Solution: net.enp6s0 wasn't added to default runlevel but started as a dependency of probably ntpd - this prevented net from coming up earlier than netmount.

----------

## Hu

What message(s) does your init system print when it tries to mount the share?  Is there anything relevant in dmesg?

----------

## Clad in Sky

```
NET: Registered protocol family 10

[   11.165676] IPv6: ADDRCONF(NETDEV_UP): enp6s0: link is not ready

[   11.165717] Segment Routing with IPv6

[   11.177362] Key type cifs.spnego registered

[   11.177365] Key type cifs.idmap registered

[   11.179417] CIFS VFS: Error connecting to socket. Aborting operation.

[   11.179419] CIFS VFS: cifs_mount failed w/return code = -101

[   11.215455] 8021q: adding VLAN 0 to HW filter on device bond0

[   11.215468] IPv6: ADDRCONF(NETDEV_UP): bond0: link is not ready

[   11.567311] resource sanity check: requesting [mem 0x000c0000-0x000fffff], which spans more than PCI Bus 0000:00 [mem 0x000c0000-0x000dffff window]

[   11.567406] caller _nv001094rm+0xe3/0x1d0 [nvidia] mapping multiple BARs

[   14.138551] igb 0000:06:00.0 enp6s0: igb: enp6s0 NIC Link is Up 100 Mbps Full Duplex, Flow Control: RX/TX

[   14.138807] IPv6: ADDRCONF(NETDEV_CHANGE): enp6s0: link becomes ready

```

Seems like it's trying to mount before the network is ready... I thought this was what _netdev option was for.

[Moderator edit: added [code] tags to preserve output layout. -Hu]

----------

## toralf

 *Clad in Sky wrote:*   

> Seems like it's trying to mount before the network is ready... I thought this was what _netdev option was for.

 Maybe IPv4 is up and that's what CIFS is looking for?

----------

## Clad in Sky

Yeah, maybe. Any way around that? Could I make a script that mounts the share at the end of the boot process, even after my desktop comes up?

----------

## nick_gentoo

The mounting of the network shares is controlled by the netmount service, so make sure that it is started in the "default" runlevel with

```
rc-update show
```

The _netmount option in fstab is what is indicating that this is a network share and any mount should be attempted only after the network is up. From what I see, you have to define by yourself what it means that the network is up in /etc/conf.d/netmount, depending on how you configure networking in your case.

----------

## Clad in Sky

Netmount is in the default runlevel, so that should be OK.

I changed /etc/conf.d/netmount to be:

```

#

# If you are using a dynamic network management tool like

# NetworkManager, dhcpcd in standalone mode, wicd, badvpn-ncd, etc, to

# manage the network interfaces with the routes to your netmounts, you

# should list that tool.

#

#rc_need="NetworkManager"

rc_need="dhcpcd"

#rc_need="wicd"

#

```

Alas, to no avail. Is there a way to move netmount to a later place in the startup process? I found some info but that seemed to be for CentOS only.

----------

## nick_gentoo

I think the value for rc_need should be the name of the service that starts the network. The more common names would be net.eth0 or net.lan0 or maybe net.enp6s0 in your case.
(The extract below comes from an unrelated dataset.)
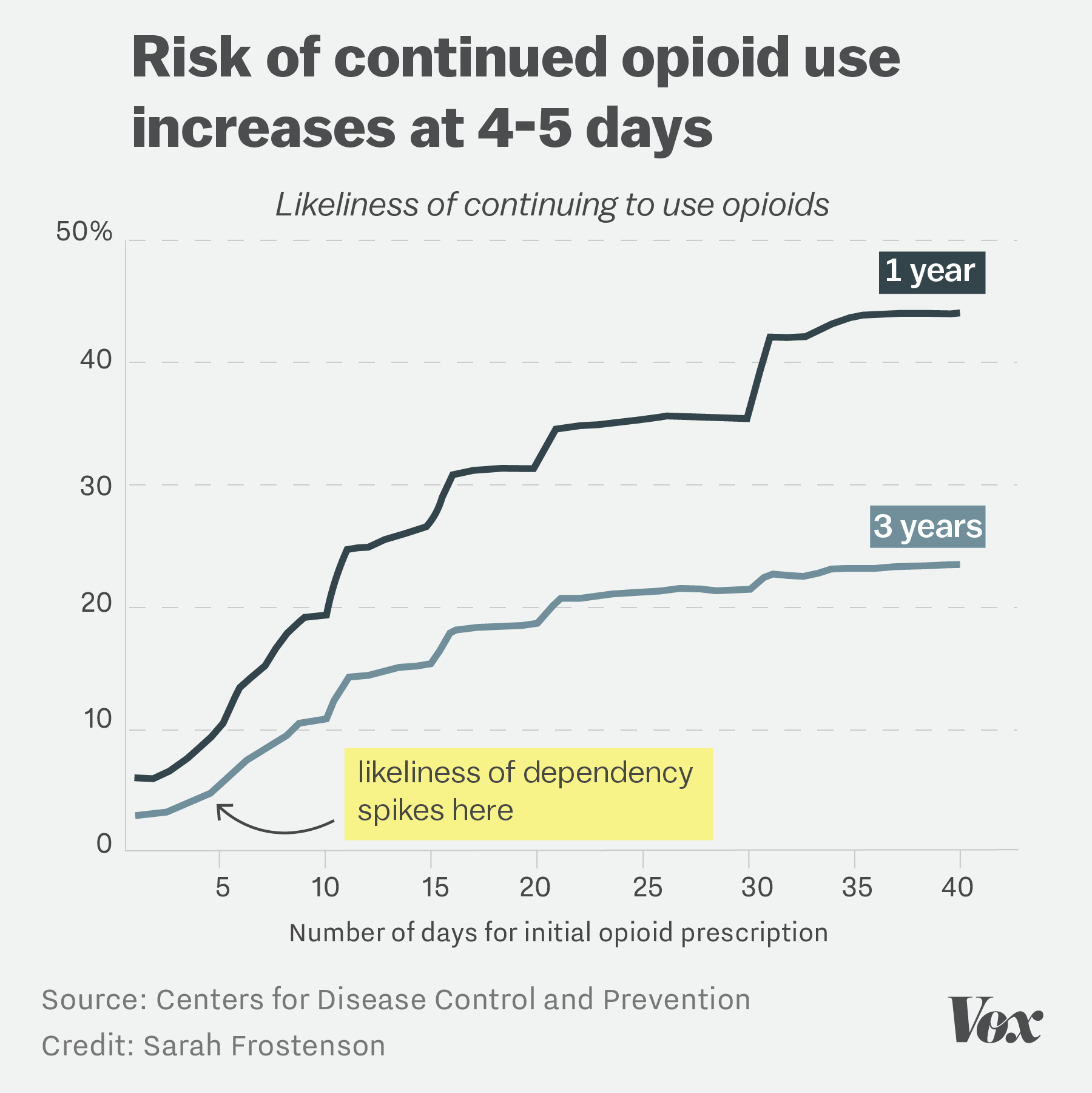 Teens Abusing Opioids Are Getting Their Painkillers Legally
Could you list the full output of rc-update show? Do you have dhcpcd in the default runlevel?

----------

## Clad in Sky

 *nick_gentoo wrote:*   

> I think the value for rc_need should be the name of the service that starts the network. The more common names would be net.eth0 or net.lan0 or maybe net.enp6s0 in your case.
> 
> Could you list the full output of rc-update show? Do you have dhcpcd in the default runlevel?

 

I don't, for some reason:

```

               binfmt | boot                                   

             bootmisc | boot                                   

              cgroups |                                 sysinit

           consolekit |      default                           

               cronie |      default                           

                cupsd |      default                           

                 dbus |      default                           

                devfs |                                 sysinit

                dmesg |                                 sysinit

                 fsck | boot                                   

             hostname | boot                                   

              hwclock | boot                                   

              keymaps | boot                                   

            killprocs |                        shutdown        

    kmod-static-nodes |                                 sysinit

                local |      default nonetwork                 

           localmount | boot                                   

             loopback | boot                                   

              modules | boot                                   

             mount-ro |                        shutdown        

                 mtab | boot                                   

             netmount |      default                           

                 ntpd |      default                           

               procfs | boot                                   

                 root | boot                                   

         save-keymaps | boot                                   

    save-termencoding | boot                                   

            savecache |                        shutdown        

                 swap | boot                                   

               sysctl | boot                                   

                sysfs |                                 sysinit

             sysklogd |      default                           

         termencoding | boot                                   

                 udev |      default                    sysinit

         udev-trigger |                                 sysinit

              urandom | boot                                   

                  xdm |      default   
```

But in /conf.d/net I have: 

```

config_enp6s0="dhcpcd"
```

So I guess that works, too.

I'll try with rc_need = net.enp6s0.

Thanks all for the input so far.

----------

## nick_gentoo

It looks like the networking is not explicitly started, but is maybe turned on by another service that depends on it (could be ntpd in this case).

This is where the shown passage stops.